If education, health and other state services were spent responsibly within their budgets, there would be no budget crisis, Gov. Arnold Schwarzenegger told a group of local elected officials and community representatives at a meeting in Oakland City Hall Monday morning.
The meeting was one of a number of meetings the governor has held in the state to talk about the budget crisis and share his solutions.
The state is running at a $17 billion deficit and legislators are yet to approve the 2008-2009 budget, which must be passed by a two-thirds majority.
“The responsible thing to do is to bring spending and revenues together,” Schwarzenegger said. “We have to live within our means.”
The governor was questioned on inadequate school funding by Alameda Mayor Beverly Johnson, Oakland State Trustee Vince Matthews and others. Matthews pointed out that California spending per pupil is 47th in the nation.
The governor, however, said school districts waste money, spending millions of dollars on consulting fees. “The school system should be more efficient,” he said.
Schwarzenegger said he was about to launch a website where the budget of each school will be made public, giving all an opportunity to see the spending going on outside the classroom.
“We’ve got to let people know where the schools are spending their money,” he said.
Sherry Hirota, chief executive officer of Oakland-based Asian Health Services, told the governor she blames Proposition 13 for the growing budget crisis.
Schwarzenegger responded that raising taxes isn’t the answer: “You can’t keep going back to the people,” he said. “We have to live within our means.”
While some “are screaming to raise taxes,” he said that is not the responsible way to move forward, especially given that funds the state borrowed four years ago have yet to be paid back.
Several community speakers recommended reinstating the Vehicle License Tax, which Schwarzenegger eliminated when he took office.
“For every dollar you take away from people, they’ll spend less in the economy,” he responded. The money people saved by not paying the vehicle license fee has gone back into the economy, he said.
Someone suggested an oil severance tax, but the governor said California companies are not to blame. The profits on gasoline “go to the Middle East,” then, wealthy Middle Easterners “come back and buy up our stuff,” he said.
Assemblymember Sandré Swanson said tax loopholes should be fixed to fund schools, but the governor answered, “What one person calls a tax loophole, another calls a tax incentive.”
For example, the governor said New Mexico has given the movie industry tax incentives, and companies have left Hollywood for New Mexico.
Contra Costa County Sheriff Warren Rupf called on the governor to increase funding for law enforcement. Schwar-azenegger told Rupf to get 200 police officers to circle the capital and knock on doors and the funding would get into the budget.

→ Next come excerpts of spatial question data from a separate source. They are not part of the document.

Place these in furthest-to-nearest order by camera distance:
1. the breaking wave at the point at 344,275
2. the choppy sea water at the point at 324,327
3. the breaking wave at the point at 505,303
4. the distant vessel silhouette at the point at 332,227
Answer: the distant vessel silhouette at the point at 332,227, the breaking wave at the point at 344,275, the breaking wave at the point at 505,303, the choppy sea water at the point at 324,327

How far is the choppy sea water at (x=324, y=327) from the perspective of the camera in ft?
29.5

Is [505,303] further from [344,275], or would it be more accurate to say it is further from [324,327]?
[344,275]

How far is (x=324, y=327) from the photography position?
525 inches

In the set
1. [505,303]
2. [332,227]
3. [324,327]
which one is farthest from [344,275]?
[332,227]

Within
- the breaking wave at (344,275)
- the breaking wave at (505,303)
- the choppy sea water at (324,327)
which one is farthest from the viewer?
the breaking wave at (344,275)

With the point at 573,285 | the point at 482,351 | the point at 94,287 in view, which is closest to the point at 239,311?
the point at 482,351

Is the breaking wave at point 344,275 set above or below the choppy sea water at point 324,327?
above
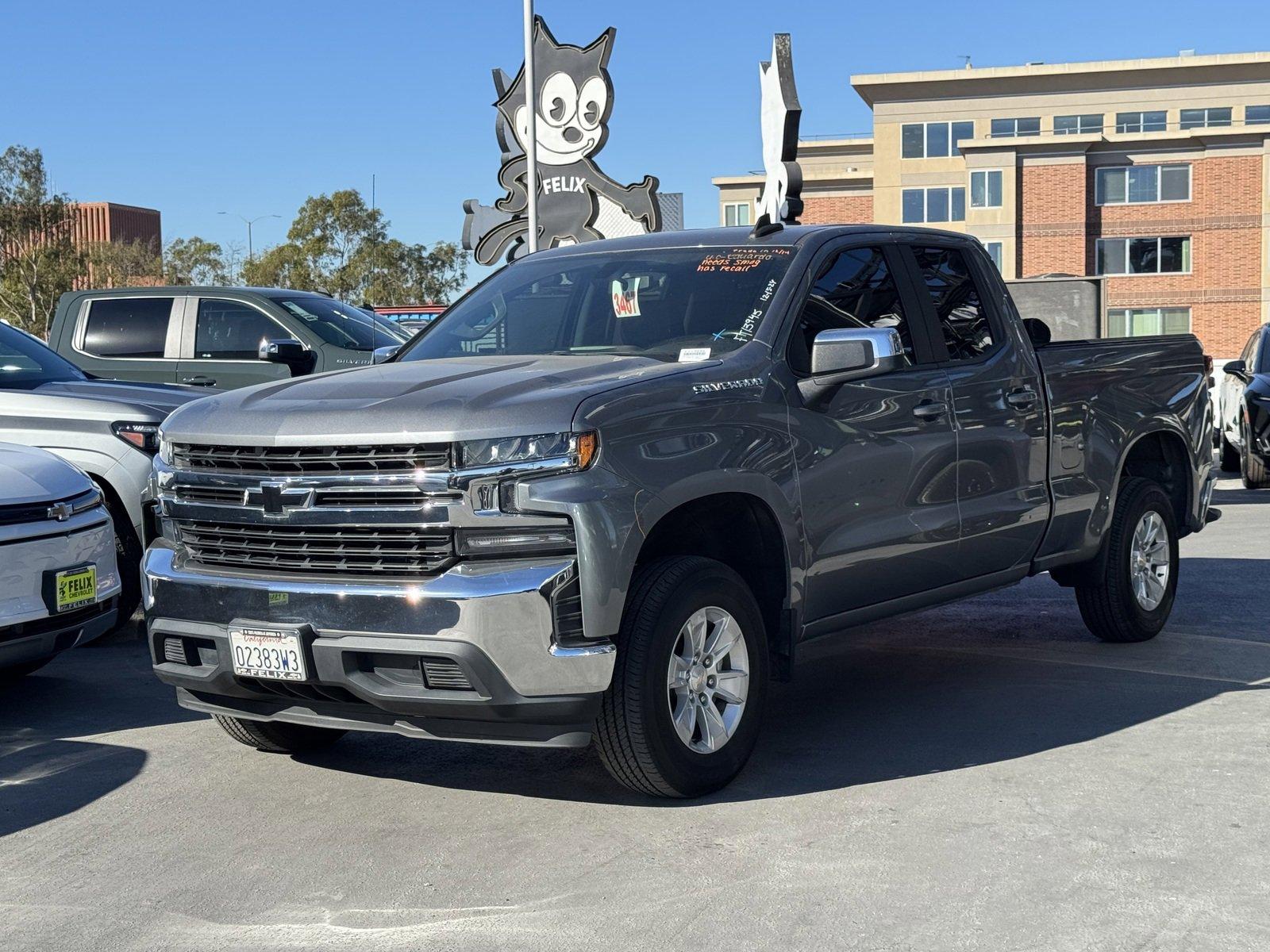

Encouraging such lobbying, the governor said, “I’ve had a lot of Democrats come to my smoking tent and light up a stogie ... The rule is the squeaky wheel gets the grease.”
The governor’s solution is to balance the budget by borrowing $15 million against future lottery proceeds and changing the lottery to make it more profitable. Any additional funds needed to balance the budget would come from a temporary sales tax hike. However, the governor said the Republicans don’t want to raise the sales tax.
If the legislature approves the lottery plan, it would go to the voters in November for approval.